FIFA, cambiano le regole dei prestiti: la situazione del Milan

Finalmente approvato il cambiamento del regolamento per i trasferimenti a titolo temporaneo: in che situazione sono i rossoneri

L’ufficialità è molto vicina e potrebbe arrivare già nel prossimo consiglio direttivo. Dal 1 luglio entrerà in vigore il nuovo regolamento Fifa in merito alla questione prestiti, con modalità più stringenti.

Kalulu e Pobega
Kalulu e Pobega (©LaPresse)

Verranno infatti ridotti numero e durata di questi, ma anche le condizioni in cui potranno avvenire. Tutto questo avviene per cercare di spingere i club a sviluppare i propri settori giovanili, lavorare con le proprie strutture e meno sul mercato. Questo cambiamento era nell’aria già da qualche anno ma i tempi si erano rallentati. La prima condizione che cambia riguarda la durata, che sarà massimo di un anno. Stop quindi ai prestiti biennali, e nell’arco del prestito non si potrà sub-prestare il calciatore.

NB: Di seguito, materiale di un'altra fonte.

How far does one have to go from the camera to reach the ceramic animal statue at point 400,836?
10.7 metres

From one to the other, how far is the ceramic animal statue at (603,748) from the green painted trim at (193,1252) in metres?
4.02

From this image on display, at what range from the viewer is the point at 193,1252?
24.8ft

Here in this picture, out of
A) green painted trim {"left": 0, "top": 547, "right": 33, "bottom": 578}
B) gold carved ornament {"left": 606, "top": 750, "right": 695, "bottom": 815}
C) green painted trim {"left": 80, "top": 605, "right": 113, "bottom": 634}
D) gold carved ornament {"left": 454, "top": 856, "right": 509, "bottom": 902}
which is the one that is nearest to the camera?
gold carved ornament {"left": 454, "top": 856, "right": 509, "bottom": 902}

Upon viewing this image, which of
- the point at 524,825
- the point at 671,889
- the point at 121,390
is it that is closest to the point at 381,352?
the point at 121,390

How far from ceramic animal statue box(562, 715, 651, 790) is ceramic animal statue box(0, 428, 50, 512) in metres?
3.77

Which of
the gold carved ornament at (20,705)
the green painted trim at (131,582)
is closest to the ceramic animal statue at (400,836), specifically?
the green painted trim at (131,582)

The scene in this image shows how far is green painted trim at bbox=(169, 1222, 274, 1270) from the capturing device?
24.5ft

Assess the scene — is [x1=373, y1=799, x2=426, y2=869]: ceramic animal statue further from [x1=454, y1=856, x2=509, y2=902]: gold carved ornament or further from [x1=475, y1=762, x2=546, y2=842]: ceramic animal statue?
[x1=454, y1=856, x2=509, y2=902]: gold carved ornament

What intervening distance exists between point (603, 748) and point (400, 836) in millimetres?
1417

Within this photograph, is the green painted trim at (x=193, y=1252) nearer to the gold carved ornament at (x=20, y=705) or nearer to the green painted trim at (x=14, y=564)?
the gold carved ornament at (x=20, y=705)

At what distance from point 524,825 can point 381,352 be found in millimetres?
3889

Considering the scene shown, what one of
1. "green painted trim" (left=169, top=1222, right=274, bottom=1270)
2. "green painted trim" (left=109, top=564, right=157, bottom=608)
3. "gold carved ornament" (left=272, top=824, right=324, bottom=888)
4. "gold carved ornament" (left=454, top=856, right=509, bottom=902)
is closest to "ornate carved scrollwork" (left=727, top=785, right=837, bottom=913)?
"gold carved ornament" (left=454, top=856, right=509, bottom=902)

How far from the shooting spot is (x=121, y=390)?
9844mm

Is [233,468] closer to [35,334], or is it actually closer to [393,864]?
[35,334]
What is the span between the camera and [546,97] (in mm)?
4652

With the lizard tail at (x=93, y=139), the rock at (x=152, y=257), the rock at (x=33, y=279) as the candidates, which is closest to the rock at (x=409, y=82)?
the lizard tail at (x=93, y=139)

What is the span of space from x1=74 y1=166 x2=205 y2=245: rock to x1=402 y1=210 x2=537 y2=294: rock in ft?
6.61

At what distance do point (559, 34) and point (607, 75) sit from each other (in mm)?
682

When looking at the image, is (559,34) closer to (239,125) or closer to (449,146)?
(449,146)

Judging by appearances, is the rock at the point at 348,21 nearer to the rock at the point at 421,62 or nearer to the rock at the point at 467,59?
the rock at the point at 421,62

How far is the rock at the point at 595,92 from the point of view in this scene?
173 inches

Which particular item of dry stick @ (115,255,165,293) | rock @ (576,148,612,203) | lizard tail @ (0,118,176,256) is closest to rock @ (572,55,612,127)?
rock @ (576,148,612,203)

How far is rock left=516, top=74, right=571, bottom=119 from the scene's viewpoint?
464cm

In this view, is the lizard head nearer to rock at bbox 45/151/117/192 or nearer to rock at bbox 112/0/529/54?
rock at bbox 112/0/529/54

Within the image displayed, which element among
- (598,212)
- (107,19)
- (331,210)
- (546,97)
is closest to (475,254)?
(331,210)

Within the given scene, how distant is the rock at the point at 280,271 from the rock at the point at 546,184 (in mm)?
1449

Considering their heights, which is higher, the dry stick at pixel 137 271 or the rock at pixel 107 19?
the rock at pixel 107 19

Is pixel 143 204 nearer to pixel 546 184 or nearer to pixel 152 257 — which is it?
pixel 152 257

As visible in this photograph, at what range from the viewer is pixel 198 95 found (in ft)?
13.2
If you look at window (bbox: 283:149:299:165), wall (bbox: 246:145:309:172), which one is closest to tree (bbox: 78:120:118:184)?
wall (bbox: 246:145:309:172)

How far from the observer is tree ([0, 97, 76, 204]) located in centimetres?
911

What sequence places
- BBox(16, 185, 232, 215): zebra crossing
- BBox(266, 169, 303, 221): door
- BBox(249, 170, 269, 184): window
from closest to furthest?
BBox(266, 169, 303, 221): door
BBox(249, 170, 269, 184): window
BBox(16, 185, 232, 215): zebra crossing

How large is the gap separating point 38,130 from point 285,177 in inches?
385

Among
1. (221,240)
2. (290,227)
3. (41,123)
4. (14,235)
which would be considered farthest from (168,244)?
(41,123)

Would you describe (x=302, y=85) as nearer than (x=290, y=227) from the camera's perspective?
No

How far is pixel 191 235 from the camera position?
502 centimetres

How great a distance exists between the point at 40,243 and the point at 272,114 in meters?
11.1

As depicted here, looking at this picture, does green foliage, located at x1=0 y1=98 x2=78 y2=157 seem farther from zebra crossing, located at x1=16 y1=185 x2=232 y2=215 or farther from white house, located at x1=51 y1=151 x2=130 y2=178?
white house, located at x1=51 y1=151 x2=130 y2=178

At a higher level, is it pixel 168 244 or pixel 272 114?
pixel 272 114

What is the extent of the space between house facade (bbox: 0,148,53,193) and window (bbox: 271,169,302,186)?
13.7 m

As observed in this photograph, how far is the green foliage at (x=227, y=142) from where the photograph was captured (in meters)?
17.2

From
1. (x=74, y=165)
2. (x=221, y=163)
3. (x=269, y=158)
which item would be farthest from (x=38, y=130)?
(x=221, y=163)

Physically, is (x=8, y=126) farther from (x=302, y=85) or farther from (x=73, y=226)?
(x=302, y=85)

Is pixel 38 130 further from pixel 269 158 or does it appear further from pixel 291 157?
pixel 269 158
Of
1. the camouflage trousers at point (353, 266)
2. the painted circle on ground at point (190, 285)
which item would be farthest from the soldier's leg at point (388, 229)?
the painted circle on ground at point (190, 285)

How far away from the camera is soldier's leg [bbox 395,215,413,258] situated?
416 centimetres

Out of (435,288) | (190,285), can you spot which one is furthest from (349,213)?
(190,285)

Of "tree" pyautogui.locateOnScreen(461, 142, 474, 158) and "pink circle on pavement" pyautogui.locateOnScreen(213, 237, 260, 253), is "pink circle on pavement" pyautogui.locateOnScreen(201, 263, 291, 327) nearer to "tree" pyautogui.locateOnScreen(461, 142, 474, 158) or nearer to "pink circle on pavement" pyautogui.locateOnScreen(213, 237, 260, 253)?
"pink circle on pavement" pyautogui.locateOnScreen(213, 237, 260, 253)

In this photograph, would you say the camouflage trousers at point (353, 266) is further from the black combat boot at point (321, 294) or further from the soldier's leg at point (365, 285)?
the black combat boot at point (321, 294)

Verrà inoltre disposto un limite massimo di giocatori in prestito fra due società (3) e anche in generale (8). Su questo ultimo punto si attuerà un periodo di transizione per la durata di tutta la prossima stagione calcistica. L’anno successivo (2023-24) si scenderà a sette e si arriverà poi al limite massimo che è sei. Da tutte queste limitazioni che arriveranno a breve sono esclusi gli under 21.

Prestiti, il Milan è apposto anche con le nuove regole

Con questi nuovi paletti si vengono quindi a creare dei problemi per alcune società di Serie A, che allo stato attuale non rientrano nei nuovi parametri. Sportmediaset ha analizzato le situazioni singole di tutte le squadre del massimo campionato italiano e le difficoltà maggiori le attraversa l’Atalanta. I bergamaschi hanno attualmente ben 31 giocatori in prestiti, esclusi gli under 21. I nerazzurri avranno un gran da fare in estate per sistemare la situazione, così come Genoa (20) e Lazio (17).

Nessun problema al momento invece per il Milan che ha 8 giocatori in prestito. La situazione però va monitorata perché i rossoneri hanno tanti under 21 in prestito, che crescendo potrebbero superare l’età massima e andrebbero ricollocati nei parametri. Pietro Pellegri, Lorenzo Colombo e Luan Capanni sono alcuni di questi casi. Situazione molto simile per il Milan, mentre è in acque ancor più tranquille la Juventus.